With 71 Models, Defining Learning Styles Is a Challenge

Written By

Pamela Hogle

November 26, 2018

What is a learning style? How is it different from a preference? Should you change your approach to instructional design to suit your learners’ learning styles?

These are great questions. Defining learning styles is a challenge that has confounded learning and development experts for decades. One response is to acknowledge that a learning style is a preference, and instructors should tailor instructional design to content and goals—not to individual learners’ declared styles.

Why? Because there is no consensus on what learning styles are. There is consensus that teaching to individuals’ self-identified learning preferences does not result in better results, though—consensus that eLearning Guild research director Jane Bozarth documents thoroughly in The Truth about Teaching to Learning Styles, and What to Do Instead, a Guild Research report that is available for free download.

Some researchers trace the concept to learning styles to psychiatrist Carl Jung. Katharine Briggs and her daughter, Isabel Briggs Meyers, adopted some of Jung’s ideas and used them in their “people sorting test”—which ultimately became the widely used Myers-Briggs Type Indicator, according to an NPR interview with Merve Emre, author of a book on the test, The Personality Brokers.

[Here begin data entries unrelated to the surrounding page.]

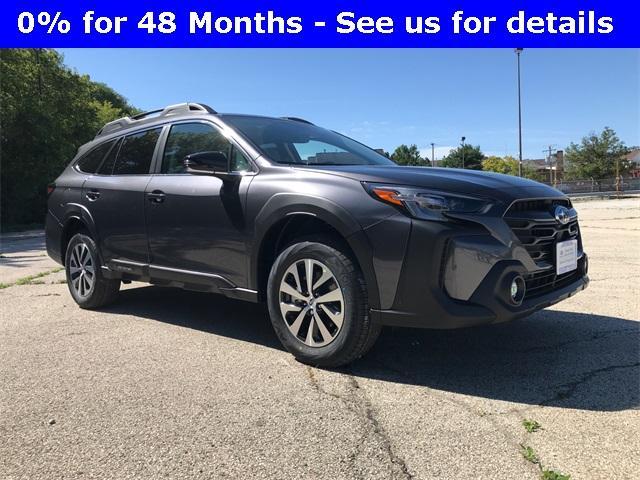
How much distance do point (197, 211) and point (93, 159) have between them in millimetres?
2107

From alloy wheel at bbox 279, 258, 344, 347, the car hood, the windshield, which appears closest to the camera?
the car hood

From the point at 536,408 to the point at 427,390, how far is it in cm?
58

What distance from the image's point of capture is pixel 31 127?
2233 cm

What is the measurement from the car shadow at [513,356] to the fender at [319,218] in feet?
2.04

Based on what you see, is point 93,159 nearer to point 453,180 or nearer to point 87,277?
point 87,277

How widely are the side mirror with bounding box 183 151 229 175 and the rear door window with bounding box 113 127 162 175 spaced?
1025 mm

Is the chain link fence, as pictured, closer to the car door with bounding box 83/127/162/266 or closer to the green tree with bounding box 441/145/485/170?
the green tree with bounding box 441/145/485/170

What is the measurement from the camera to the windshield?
398 centimetres

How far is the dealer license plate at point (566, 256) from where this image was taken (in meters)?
3.41

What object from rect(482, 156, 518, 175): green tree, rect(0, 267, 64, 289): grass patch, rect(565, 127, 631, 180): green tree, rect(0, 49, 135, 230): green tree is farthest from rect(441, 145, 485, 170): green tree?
rect(0, 267, 64, 289): grass patch

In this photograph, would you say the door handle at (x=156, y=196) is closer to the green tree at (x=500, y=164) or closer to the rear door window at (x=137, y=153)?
the rear door window at (x=137, y=153)

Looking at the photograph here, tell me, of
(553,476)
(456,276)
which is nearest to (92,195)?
(456,276)

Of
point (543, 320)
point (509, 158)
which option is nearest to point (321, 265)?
point (543, 320)

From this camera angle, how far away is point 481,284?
116 inches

Since then, researchers have found “endless overlapping and poorly defined dichotomies such as ‘verbal’ v ‘auditory’ learners; ‘globalists’ v ‘analysts’; and ‘left brainers’ v ‘right brainers’, for which there is no scientific justification.” Even if all of the named “learning styles” were valid, expecting classroom instructors or instructional designers to teach to all of these, to prepare all course materials and eLearning in a way that could accommodate them, would be absurd.

Frank Coffield, a retired professor of education, along with three coauthors, cataloged 71 learning style models in 2004, grouping them into five “families”:

  • Those that hold that learning style is largely “constitutionally based”;
  • Those that suggest that learning styles reflect features of the learner’s “cognitive structure”;
  • Those that view learning style as an element of a “personality type”;
  • Those that regard learning style as a “flexibly stable learning preference”; and
  • Those that “move on” from learning styles to “learning approaches, strategies, orientations and conceptions of learning.”

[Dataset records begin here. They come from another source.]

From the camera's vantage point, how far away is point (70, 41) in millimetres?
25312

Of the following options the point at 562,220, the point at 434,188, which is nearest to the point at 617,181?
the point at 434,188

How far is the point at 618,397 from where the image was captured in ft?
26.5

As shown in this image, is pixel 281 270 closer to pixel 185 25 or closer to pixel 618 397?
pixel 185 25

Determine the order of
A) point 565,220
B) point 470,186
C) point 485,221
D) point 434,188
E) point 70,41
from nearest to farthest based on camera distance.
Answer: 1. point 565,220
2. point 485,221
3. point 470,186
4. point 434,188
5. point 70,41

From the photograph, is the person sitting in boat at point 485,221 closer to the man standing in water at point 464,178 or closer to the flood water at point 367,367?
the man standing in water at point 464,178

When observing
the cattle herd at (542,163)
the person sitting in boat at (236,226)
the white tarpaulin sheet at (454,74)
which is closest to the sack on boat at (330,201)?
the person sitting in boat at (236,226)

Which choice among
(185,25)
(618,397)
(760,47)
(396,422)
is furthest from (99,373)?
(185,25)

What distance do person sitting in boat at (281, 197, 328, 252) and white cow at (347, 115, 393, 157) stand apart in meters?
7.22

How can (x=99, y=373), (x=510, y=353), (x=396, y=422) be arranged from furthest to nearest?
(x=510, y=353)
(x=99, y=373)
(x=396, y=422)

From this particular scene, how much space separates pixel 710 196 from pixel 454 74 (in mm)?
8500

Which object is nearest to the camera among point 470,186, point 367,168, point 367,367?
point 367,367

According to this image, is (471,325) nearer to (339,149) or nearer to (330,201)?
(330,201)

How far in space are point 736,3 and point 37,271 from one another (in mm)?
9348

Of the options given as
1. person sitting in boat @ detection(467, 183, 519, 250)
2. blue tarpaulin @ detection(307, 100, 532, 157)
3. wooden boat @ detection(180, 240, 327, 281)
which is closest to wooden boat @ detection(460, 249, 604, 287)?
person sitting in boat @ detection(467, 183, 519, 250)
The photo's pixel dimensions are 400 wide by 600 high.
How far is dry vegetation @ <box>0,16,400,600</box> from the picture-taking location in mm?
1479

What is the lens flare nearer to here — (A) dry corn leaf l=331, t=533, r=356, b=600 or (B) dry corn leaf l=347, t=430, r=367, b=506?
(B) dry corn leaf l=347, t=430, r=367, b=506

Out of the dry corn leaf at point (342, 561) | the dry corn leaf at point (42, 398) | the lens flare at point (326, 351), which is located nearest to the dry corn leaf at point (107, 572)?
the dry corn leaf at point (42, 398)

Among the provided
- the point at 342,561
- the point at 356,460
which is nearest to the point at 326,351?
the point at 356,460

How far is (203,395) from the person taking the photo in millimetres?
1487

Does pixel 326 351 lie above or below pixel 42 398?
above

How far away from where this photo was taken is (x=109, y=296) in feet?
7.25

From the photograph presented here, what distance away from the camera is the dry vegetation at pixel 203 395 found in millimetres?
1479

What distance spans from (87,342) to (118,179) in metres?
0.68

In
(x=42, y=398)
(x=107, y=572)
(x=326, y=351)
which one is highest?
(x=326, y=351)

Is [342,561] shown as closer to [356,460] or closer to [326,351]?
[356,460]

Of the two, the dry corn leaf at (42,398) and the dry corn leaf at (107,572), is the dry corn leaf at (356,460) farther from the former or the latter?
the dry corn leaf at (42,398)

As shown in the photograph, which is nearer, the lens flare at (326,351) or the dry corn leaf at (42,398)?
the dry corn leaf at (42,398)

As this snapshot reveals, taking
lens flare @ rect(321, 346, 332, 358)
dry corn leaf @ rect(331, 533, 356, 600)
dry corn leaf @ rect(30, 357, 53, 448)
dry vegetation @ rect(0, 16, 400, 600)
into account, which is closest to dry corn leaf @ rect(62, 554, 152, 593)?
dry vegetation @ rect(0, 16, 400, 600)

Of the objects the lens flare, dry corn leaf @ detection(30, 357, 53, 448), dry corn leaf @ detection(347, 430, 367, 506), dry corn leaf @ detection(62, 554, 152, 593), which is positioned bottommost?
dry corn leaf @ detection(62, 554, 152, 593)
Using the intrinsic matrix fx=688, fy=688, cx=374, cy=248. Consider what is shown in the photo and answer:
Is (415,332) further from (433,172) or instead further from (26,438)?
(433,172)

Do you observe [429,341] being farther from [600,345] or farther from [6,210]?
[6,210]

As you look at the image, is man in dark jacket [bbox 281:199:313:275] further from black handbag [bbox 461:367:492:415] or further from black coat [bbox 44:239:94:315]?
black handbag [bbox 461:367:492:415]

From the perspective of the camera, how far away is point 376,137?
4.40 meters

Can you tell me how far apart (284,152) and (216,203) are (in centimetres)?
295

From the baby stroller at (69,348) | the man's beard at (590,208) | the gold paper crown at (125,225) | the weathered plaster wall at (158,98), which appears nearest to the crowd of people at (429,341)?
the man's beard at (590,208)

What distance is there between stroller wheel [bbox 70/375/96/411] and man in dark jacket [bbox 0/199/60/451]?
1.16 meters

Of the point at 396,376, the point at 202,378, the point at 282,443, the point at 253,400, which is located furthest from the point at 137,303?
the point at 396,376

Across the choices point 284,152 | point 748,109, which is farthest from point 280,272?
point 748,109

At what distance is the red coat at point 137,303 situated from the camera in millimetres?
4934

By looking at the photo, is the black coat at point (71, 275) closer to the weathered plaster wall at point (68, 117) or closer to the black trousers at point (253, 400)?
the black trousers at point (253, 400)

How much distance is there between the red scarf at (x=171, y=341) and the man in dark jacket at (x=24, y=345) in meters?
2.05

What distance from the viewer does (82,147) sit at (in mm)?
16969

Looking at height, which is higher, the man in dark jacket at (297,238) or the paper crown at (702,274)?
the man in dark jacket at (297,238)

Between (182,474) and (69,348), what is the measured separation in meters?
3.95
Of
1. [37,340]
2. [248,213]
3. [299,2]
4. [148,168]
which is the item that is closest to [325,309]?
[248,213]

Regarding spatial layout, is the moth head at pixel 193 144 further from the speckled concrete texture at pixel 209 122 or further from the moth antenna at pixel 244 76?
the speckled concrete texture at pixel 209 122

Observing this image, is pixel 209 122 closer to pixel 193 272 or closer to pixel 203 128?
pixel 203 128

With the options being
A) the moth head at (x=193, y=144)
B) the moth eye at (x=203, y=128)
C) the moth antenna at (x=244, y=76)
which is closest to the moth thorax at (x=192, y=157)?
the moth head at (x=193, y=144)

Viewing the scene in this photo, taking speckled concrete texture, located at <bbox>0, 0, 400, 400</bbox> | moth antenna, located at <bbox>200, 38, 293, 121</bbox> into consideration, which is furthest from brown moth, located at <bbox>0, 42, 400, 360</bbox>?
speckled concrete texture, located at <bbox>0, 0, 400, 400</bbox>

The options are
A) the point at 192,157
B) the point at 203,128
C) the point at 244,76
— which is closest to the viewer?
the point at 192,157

The researchers placed the learning style models along a continuum “based on the extent to which the developers of learning styles models and instruments appear to believe that learning styles are fixed.”

At the left end of the continuum, the family of “constitutionally based” learning style models include those approaches that include beliefs that genetics and “fixed, inherited traits” determine learning style. As one moves to the right along the continuum, or considers each family of models, the amount of interplay between inherent characteristics and environmental influence grows. On the right-hand end of the scale, theories attribute more to motivation or environmental factors as well as other external factors—including instructional and curriculum design.

The enormous number of models and the broad range of factors to which they attribute learning styles should be enough evidence to convince an instructional designer that learners are not hardwired to learn in a particular way and that attempting to tailor lessons to each learner’s style is futile. And, even if they did, Coffield’s extensive research has found “no hard evidence that students’ learning is enhanced by teaching tailored to their learning style.”

The desire to teach to learning styles endures, though, because the allure of finding just the right approach to turn each learner into a star student is irresistible to many educators. Rather than expending resources defining learning styles and molding curriculum to fit, Bozarth encourages L&D professionals to “expand our own toolkits and understanding of instructional strategies that do work, to come armed with evidence and better ideas, to incorporate them into our practice, and to help others become more fluent in recognizing and creating better learning solutions.”